# Bottle feeding kittens >> how much and often?



## occupant (Apr 6, 2003)

I have two kittens. estimated age about 3 - 4 weeks. I know they'll be on hard food in 2 or 3 weeks but in the mean time I've got to bottle feed them. I picked up a small bottle and some goats milk. They are feeding well.

The question I have is how many Ml. (15ml = 1 tablespoon) should each kitten consume in a sitting? And .. how often should I feed the little guys?

Thank you, Frank (in AZ.)


----------



## LiCieWishy (Apr 2, 2003)

Hi Frank,

I found a site that shows different formulas for kitties and provides a feeding schedule as well. I hope you find it useful.  
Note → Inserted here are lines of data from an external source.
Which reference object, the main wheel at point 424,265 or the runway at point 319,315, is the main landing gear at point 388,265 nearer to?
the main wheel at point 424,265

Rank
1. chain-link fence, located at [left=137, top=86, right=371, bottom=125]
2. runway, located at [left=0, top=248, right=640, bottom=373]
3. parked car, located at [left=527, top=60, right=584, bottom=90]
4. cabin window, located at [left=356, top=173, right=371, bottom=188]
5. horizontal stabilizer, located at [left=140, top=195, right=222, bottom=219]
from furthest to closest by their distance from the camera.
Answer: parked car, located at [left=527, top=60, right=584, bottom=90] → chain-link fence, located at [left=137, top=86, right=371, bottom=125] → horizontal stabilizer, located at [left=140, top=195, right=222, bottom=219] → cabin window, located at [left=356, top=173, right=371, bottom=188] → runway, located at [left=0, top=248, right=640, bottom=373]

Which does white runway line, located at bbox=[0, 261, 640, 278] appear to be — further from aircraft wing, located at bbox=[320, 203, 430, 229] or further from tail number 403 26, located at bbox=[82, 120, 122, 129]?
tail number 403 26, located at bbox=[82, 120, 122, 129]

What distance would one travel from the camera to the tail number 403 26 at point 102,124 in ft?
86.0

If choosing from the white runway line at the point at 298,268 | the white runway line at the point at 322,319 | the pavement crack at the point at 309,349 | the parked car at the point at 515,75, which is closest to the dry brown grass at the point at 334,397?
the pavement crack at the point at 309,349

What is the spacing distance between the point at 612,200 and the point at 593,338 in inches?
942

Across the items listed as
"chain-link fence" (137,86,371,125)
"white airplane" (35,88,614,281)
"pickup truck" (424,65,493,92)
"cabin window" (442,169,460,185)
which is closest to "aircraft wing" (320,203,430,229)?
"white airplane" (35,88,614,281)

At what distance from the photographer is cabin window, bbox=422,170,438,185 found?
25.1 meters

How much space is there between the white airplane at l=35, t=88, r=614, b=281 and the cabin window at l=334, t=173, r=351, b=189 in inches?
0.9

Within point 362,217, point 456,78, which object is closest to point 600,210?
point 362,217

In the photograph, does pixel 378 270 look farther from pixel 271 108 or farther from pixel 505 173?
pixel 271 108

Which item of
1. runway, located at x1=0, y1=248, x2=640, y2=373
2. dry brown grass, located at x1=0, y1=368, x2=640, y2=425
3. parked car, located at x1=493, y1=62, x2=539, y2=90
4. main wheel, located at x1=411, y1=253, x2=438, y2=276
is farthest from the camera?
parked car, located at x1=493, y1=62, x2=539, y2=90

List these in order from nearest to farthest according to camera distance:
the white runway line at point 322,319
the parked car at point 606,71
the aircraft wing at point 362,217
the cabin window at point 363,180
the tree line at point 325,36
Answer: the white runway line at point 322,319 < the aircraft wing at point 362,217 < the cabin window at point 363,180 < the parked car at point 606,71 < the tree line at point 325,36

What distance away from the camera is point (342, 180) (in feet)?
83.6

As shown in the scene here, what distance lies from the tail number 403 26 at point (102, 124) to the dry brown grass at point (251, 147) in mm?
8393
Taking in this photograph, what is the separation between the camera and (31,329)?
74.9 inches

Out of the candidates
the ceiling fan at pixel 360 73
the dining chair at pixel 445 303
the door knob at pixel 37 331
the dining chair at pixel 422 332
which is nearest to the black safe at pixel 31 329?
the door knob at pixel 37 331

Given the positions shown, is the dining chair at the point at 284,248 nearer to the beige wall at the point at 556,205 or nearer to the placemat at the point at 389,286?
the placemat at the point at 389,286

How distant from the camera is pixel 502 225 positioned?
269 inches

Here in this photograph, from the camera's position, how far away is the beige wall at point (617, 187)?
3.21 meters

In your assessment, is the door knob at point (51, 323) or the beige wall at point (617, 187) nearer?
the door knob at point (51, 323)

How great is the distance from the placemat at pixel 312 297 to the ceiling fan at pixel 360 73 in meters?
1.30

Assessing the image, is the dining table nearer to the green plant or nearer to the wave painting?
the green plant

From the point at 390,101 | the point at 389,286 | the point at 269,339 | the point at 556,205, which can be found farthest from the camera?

http://www.kittencare.com/askKC_Feeding_Kittens.html


----------



## lexxie109 (Jan 20, 2003)

A kitten that is about 3 or 4 weeks old should be fed every 3 or 4 hours. You should feed the kittens as much as they can drink, the more the better. Also, you should try to get kitten formula. If you were feeding a goat well then goat’s milk would be perfect. Are you stimulating the kittens to use the bathroom after you are done feeding them? Where are your babies? They should be kept in a safe, warm spot with if you have one, a heating pad. A kitten that is 4 weeks and older can be offered soft food but bottle feeing may be necessary as well. Good luck with your babies!


----------



## occupant (Apr 6, 2003)

I'd like to thank both of you for responding to my question. The kitten are doing peachy keen and nursing just great. As a matter of fact .. maybe a little too great!! They have gone from wild scared kittens to little monsters that follow me everywhere I go in the house. I've been feeding them every couple hours and I'm just glad this can only go on for several more weeks or so as they try and climb my leg when they want some food and it's starting to get a little painful. They have free run of the house as I feel the excersize of running around will do them good. They plop on down and sleep anywhere when they get tired !! I'll post some pictures .. real cute little guys .. Siamese mix, blue eyes, long haired siamese cats with striped gray legs and tails and white paws ... too much !!

Thank you both again,
Frank


----------



## LiCieWishy (Apr 2, 2003)

Great to hear that they are doing well! Can't wait to see pics of the little ones!


----------